WORK REQUEST:
Only one number is expected here, namely how many lines of the entries below hold the string "HolidayFoil".

AVAILABLE RECORDS:
/---
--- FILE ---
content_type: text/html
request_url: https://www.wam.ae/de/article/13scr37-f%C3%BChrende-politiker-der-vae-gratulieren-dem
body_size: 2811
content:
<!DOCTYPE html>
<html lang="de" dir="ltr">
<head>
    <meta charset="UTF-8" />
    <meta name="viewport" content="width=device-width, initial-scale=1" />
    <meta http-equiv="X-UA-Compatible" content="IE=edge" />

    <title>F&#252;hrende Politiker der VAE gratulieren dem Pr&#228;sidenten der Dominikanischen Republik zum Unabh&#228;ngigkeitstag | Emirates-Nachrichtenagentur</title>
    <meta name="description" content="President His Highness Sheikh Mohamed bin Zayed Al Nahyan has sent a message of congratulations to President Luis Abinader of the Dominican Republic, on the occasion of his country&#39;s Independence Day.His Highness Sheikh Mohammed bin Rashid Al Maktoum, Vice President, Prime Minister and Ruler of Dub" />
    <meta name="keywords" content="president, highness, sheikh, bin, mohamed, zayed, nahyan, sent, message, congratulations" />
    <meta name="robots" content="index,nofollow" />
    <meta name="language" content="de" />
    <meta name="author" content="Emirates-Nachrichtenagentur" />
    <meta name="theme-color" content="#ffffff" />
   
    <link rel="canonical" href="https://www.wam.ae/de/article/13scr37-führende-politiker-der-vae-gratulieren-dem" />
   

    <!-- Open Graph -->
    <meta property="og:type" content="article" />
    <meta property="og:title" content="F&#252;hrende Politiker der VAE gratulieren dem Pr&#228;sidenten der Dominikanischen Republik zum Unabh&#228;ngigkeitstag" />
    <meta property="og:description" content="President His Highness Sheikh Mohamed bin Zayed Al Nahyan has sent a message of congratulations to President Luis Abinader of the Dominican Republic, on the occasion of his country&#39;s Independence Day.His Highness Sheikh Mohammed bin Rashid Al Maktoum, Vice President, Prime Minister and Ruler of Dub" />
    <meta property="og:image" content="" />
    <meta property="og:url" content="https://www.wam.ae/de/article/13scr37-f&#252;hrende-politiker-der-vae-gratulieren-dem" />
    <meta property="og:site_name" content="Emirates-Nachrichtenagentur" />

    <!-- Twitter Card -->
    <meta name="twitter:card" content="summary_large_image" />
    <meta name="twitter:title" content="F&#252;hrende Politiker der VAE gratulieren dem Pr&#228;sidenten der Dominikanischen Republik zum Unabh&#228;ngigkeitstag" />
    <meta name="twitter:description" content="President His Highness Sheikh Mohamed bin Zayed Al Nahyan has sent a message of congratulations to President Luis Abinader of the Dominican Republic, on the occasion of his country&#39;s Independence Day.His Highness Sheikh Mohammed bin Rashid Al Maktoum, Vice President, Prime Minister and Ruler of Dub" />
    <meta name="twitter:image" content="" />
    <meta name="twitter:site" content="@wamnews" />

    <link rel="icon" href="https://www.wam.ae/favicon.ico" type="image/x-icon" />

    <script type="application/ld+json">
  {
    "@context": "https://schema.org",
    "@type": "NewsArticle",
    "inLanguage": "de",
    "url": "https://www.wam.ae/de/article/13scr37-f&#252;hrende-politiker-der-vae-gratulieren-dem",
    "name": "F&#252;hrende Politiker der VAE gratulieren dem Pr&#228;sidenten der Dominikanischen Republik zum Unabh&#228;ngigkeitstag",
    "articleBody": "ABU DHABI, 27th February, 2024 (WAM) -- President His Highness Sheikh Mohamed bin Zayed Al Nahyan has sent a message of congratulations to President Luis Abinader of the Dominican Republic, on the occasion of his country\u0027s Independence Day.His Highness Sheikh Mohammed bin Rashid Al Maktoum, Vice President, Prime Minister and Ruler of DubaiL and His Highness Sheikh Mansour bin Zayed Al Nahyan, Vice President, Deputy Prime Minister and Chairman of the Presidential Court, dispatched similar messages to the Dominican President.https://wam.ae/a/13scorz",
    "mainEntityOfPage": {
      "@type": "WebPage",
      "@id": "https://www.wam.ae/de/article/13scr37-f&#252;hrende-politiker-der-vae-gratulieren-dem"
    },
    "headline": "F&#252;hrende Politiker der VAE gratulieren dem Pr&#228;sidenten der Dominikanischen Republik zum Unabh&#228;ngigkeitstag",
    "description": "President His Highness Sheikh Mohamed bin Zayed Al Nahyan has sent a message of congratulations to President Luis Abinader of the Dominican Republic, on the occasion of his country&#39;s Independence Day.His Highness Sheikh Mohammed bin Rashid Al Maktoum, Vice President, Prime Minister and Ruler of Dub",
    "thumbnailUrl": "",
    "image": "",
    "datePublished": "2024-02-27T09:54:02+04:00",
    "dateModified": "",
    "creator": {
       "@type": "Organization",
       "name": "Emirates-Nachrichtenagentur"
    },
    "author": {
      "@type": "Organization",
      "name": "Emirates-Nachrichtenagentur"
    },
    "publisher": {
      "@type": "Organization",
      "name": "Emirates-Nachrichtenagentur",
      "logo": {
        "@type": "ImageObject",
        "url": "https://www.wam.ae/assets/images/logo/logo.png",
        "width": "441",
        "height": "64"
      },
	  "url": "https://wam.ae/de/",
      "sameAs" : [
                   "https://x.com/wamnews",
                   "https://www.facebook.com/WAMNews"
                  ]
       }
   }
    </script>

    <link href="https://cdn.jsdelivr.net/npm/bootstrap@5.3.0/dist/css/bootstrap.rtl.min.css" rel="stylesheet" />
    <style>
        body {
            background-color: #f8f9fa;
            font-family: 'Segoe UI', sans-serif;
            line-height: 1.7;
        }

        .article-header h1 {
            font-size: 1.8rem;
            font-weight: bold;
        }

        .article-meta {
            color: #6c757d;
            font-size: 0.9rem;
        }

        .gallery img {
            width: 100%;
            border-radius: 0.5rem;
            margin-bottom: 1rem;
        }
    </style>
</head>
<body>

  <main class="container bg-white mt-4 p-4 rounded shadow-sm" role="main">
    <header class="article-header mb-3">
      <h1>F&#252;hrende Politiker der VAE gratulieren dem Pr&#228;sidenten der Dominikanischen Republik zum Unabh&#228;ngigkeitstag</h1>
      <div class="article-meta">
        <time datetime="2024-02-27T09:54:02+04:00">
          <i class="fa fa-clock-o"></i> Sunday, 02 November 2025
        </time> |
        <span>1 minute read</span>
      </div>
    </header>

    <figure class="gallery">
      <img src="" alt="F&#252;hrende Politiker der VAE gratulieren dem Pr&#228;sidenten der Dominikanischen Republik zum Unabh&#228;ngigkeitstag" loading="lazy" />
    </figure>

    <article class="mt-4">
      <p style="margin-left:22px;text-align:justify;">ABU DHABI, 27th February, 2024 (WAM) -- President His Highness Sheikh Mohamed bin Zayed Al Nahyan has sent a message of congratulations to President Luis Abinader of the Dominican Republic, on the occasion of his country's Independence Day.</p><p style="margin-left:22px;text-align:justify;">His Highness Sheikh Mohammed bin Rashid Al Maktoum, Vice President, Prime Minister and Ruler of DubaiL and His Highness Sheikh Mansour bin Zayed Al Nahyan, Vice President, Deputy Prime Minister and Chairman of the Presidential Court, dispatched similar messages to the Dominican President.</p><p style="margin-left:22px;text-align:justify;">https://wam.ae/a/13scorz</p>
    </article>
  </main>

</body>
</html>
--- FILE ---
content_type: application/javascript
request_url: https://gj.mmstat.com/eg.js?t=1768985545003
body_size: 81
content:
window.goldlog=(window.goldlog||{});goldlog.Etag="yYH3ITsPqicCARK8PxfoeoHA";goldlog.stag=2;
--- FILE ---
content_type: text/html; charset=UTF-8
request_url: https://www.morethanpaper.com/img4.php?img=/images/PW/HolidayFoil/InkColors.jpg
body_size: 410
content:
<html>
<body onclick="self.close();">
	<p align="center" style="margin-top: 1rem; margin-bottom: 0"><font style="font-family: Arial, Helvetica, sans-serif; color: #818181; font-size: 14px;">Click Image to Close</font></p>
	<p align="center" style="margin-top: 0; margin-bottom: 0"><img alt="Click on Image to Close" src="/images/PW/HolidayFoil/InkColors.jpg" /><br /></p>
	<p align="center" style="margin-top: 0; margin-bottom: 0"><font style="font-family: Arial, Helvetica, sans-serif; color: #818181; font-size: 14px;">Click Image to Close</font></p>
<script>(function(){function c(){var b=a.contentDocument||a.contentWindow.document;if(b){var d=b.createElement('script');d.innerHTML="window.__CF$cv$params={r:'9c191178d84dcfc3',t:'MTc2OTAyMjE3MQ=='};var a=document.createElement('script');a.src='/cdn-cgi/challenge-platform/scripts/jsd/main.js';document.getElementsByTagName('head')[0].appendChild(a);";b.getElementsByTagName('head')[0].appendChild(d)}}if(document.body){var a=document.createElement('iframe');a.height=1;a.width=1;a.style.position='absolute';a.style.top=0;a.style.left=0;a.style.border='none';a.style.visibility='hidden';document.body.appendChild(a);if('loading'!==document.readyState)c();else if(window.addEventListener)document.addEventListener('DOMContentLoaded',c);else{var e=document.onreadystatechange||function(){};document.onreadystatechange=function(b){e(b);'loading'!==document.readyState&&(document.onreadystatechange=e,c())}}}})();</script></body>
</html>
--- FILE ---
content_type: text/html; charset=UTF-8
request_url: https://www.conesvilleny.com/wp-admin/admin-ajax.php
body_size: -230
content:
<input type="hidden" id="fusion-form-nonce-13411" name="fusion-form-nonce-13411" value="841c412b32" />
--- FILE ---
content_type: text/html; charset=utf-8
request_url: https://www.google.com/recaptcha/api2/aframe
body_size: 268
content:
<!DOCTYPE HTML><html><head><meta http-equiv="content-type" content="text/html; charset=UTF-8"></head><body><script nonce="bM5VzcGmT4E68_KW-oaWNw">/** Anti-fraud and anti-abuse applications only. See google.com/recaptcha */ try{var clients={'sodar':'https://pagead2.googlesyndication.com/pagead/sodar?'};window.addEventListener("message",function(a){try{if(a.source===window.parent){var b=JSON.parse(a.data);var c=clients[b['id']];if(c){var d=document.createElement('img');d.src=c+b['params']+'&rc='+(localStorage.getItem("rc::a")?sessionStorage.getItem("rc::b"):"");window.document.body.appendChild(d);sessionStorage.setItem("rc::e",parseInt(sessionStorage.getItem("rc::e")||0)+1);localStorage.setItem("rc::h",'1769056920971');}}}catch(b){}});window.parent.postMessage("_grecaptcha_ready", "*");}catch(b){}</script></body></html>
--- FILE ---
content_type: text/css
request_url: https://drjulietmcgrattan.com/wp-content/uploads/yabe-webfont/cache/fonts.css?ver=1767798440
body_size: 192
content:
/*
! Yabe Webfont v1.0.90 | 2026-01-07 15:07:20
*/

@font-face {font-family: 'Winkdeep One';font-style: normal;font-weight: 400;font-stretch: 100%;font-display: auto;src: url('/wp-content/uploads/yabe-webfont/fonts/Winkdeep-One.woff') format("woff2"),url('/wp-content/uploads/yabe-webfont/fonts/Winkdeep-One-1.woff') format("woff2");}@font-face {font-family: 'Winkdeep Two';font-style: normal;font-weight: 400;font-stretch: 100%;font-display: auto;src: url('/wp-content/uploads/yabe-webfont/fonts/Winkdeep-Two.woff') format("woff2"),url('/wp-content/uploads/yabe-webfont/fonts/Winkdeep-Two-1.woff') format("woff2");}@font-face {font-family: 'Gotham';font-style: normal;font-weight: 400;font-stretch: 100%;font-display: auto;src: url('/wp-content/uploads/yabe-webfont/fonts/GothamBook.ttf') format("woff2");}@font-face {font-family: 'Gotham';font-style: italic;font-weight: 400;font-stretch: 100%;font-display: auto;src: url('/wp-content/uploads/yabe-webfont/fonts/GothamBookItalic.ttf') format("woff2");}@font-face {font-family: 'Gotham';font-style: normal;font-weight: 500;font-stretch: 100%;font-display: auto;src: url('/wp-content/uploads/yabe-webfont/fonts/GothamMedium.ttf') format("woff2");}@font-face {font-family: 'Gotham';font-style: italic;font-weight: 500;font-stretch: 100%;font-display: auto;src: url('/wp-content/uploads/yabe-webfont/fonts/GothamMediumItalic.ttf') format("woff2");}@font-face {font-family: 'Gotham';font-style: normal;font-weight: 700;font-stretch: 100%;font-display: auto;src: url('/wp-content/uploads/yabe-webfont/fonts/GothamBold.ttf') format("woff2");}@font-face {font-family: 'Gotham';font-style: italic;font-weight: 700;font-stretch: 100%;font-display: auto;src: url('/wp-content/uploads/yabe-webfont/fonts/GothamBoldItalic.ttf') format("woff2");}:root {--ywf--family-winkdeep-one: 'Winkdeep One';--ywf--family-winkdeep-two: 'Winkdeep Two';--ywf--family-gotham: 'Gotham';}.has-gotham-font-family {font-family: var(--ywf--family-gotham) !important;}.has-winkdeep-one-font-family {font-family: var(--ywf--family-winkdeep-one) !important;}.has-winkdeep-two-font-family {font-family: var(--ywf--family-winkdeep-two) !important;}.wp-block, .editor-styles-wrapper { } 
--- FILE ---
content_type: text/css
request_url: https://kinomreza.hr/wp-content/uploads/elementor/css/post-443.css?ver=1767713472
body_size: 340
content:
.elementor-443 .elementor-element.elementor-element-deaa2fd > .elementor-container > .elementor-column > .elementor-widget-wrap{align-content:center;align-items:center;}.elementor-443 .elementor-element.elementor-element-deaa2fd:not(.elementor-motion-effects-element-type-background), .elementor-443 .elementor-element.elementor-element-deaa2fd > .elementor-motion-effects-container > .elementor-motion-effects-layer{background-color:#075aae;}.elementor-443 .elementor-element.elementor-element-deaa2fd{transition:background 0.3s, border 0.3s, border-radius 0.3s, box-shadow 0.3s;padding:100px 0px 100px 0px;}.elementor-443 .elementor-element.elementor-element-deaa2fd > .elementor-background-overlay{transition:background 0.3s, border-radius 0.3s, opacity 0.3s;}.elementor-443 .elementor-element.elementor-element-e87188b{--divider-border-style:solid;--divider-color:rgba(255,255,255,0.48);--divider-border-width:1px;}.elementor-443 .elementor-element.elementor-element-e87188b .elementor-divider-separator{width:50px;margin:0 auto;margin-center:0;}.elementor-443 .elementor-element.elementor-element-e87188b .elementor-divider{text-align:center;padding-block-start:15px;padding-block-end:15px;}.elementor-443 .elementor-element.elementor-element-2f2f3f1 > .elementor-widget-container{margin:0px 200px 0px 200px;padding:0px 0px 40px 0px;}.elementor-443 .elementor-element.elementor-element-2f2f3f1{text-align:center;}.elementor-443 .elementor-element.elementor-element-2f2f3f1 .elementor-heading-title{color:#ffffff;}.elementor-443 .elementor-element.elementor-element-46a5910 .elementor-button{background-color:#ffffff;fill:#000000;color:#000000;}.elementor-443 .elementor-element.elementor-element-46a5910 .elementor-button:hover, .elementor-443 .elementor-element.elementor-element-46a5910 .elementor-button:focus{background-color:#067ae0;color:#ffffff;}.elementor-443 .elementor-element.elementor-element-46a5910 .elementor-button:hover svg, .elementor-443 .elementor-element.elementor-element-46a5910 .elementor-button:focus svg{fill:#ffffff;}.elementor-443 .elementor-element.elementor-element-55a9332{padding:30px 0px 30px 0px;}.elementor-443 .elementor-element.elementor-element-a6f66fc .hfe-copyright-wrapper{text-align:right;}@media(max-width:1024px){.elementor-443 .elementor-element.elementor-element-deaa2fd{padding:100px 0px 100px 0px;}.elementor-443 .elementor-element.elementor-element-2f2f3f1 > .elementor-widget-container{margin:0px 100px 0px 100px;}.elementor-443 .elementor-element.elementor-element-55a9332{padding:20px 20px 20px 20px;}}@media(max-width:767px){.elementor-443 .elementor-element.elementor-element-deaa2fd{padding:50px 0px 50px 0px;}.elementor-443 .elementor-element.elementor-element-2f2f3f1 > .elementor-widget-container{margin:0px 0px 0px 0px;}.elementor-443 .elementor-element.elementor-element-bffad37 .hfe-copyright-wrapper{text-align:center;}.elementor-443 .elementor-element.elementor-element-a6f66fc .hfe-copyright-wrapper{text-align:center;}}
\---
ANSWER FOR THE TASK:
2